# WHAT YOU SHOULD DO
Check the records below line by line for the string "States". Give the number of lines that contain it and nothing else.

# RECORD SET
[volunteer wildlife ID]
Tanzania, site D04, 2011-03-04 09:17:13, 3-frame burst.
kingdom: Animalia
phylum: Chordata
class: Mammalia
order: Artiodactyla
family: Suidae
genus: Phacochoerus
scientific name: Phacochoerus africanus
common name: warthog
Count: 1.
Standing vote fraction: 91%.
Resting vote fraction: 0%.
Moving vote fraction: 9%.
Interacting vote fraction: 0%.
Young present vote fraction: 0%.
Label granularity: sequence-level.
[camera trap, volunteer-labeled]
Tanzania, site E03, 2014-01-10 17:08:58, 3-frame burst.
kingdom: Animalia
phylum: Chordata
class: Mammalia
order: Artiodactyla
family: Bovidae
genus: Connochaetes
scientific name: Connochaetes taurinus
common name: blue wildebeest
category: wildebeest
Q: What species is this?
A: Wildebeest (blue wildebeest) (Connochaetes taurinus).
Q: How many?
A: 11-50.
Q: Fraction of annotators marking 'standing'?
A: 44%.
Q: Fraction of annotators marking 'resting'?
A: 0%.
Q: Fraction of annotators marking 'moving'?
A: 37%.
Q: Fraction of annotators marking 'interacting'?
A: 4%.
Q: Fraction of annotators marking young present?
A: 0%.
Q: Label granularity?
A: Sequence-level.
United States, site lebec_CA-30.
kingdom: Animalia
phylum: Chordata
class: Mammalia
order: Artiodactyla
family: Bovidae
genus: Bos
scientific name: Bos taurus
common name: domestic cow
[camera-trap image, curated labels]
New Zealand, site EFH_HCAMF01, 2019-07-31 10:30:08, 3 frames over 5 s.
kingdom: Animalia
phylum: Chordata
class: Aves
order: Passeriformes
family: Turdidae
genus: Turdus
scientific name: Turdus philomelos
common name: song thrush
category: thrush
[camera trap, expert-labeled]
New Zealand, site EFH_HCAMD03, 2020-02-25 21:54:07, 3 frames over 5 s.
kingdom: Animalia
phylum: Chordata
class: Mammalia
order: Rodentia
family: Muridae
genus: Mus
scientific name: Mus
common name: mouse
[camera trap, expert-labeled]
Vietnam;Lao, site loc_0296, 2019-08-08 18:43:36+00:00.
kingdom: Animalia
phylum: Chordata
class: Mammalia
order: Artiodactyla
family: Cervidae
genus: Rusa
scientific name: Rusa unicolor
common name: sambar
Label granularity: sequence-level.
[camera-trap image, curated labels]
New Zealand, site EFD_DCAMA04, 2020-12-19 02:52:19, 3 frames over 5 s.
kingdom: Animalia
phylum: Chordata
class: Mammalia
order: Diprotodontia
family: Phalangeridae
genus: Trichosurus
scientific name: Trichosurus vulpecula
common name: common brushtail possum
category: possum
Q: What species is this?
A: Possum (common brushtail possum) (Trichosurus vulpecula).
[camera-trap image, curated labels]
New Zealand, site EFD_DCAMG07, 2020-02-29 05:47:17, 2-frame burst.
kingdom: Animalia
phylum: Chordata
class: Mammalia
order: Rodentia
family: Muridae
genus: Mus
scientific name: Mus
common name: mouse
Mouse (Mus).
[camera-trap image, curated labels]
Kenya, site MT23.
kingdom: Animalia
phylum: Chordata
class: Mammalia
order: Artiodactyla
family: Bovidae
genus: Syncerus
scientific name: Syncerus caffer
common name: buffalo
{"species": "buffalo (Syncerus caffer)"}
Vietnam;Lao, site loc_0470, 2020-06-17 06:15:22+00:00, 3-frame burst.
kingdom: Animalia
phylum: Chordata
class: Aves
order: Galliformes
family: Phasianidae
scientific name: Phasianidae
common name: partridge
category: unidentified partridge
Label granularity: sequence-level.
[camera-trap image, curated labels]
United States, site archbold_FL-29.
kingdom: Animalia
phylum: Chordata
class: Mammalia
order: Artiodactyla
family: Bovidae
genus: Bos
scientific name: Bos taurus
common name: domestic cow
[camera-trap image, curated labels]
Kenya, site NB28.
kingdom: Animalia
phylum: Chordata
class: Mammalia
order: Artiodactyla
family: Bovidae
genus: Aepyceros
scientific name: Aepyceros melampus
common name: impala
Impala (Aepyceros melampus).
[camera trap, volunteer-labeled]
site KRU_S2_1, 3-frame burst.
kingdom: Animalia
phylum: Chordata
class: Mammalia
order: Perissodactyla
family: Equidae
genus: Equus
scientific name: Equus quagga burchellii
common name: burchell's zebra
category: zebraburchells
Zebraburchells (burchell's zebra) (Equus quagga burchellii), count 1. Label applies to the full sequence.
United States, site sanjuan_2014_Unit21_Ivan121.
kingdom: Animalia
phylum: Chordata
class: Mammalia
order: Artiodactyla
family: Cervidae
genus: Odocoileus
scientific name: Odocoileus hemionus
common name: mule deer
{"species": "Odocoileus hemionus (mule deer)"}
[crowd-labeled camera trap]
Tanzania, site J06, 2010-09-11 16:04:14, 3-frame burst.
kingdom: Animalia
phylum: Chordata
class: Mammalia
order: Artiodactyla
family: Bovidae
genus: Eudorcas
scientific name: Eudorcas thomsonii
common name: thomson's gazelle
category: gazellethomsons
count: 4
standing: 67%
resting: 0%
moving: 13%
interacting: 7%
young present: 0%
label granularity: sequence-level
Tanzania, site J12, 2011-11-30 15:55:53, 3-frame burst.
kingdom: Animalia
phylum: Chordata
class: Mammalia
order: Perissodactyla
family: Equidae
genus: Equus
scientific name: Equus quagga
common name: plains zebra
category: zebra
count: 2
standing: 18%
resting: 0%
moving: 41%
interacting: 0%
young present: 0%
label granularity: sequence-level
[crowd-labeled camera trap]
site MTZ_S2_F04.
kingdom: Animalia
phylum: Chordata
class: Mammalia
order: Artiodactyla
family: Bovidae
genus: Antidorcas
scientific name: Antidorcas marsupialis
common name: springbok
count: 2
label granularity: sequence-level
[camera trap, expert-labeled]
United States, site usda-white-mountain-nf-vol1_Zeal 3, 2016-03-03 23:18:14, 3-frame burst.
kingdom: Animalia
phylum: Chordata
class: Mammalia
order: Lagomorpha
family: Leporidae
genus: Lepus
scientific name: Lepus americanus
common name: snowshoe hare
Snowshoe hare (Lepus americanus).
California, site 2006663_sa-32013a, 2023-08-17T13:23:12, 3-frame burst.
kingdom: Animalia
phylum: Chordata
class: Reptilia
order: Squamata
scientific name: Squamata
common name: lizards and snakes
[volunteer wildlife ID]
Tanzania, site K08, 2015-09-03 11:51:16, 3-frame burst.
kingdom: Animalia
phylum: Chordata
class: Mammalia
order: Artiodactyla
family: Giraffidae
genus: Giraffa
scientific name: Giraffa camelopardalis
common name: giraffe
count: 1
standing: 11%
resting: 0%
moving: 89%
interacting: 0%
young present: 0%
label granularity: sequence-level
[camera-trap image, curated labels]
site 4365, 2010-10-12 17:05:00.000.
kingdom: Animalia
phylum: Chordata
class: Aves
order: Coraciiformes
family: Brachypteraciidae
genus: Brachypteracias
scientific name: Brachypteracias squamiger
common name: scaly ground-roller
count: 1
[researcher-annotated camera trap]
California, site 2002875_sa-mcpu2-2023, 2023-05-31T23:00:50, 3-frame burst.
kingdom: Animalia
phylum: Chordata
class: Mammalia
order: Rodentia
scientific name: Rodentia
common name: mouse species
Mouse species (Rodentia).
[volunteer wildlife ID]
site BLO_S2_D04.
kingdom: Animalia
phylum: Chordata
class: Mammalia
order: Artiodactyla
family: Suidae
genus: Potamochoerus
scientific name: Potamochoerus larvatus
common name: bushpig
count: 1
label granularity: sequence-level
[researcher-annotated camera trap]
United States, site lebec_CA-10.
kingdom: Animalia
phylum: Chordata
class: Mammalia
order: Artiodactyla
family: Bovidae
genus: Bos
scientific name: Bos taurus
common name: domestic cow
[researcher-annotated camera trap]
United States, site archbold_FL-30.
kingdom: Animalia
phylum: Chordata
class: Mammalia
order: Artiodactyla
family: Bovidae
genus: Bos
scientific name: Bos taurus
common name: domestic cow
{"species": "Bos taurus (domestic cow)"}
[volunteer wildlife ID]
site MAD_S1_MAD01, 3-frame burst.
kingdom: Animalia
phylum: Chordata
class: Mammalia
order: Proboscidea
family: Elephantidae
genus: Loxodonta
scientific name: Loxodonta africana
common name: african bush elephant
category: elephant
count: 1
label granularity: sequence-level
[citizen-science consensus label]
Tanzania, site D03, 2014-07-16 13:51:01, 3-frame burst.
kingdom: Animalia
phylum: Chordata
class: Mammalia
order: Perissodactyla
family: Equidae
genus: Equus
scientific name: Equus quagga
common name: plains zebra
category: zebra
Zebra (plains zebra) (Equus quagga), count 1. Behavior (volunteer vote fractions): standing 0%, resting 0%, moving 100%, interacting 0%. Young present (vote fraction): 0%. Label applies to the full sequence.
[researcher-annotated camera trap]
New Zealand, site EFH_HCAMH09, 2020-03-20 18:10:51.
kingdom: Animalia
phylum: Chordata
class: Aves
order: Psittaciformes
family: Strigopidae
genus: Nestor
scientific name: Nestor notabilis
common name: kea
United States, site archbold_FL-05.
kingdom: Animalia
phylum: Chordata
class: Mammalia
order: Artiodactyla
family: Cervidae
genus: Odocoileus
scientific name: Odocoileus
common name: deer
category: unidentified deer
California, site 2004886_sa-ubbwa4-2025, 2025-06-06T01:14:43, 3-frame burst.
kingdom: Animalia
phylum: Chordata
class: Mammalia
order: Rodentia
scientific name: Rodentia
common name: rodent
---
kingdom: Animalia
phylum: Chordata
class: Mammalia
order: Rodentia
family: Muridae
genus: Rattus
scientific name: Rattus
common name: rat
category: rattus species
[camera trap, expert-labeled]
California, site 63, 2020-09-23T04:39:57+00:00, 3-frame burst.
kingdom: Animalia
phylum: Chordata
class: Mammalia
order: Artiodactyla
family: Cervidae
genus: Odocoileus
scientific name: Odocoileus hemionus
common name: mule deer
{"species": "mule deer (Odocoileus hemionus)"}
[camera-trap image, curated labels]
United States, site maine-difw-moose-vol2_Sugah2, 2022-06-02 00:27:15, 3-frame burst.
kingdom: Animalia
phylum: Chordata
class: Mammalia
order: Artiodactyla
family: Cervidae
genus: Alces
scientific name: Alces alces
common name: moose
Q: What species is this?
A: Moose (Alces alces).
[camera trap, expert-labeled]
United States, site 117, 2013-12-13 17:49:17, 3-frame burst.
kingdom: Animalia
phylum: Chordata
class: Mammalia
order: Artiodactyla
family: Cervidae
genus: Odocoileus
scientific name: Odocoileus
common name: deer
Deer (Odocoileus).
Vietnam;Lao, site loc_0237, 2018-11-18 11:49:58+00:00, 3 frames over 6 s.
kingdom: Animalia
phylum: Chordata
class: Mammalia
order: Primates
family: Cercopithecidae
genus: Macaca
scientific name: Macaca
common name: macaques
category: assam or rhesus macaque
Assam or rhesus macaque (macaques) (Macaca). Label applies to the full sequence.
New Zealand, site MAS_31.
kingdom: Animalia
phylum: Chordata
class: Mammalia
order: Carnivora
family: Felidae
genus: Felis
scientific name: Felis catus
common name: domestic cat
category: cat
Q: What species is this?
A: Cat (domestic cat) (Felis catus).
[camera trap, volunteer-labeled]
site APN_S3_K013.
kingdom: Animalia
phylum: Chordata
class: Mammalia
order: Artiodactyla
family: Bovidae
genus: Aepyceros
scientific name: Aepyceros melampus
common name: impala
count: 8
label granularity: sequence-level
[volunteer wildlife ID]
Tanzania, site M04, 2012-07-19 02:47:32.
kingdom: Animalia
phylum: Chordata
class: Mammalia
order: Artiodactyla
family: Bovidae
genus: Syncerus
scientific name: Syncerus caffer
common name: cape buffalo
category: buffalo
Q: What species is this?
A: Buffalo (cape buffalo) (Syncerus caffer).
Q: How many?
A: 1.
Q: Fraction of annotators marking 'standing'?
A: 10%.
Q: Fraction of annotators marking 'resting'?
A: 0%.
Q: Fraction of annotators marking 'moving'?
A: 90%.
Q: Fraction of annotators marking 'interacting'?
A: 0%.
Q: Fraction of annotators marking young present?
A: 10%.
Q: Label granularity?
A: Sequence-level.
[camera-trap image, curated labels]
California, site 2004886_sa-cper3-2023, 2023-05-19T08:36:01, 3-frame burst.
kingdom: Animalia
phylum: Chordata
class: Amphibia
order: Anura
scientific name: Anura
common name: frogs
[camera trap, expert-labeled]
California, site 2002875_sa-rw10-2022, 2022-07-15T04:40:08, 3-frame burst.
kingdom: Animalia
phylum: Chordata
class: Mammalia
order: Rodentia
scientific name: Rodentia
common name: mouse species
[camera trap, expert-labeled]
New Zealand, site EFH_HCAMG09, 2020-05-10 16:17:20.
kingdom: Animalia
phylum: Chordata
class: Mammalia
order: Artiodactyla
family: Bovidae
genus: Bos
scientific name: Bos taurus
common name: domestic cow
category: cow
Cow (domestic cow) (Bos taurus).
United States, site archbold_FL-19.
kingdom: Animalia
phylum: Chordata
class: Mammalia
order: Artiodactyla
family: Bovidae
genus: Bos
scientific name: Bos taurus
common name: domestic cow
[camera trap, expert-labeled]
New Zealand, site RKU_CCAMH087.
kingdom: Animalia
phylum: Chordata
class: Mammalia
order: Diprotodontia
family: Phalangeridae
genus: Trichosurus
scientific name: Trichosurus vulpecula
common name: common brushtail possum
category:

# RESPONSE FOR THIS EXERCISE
10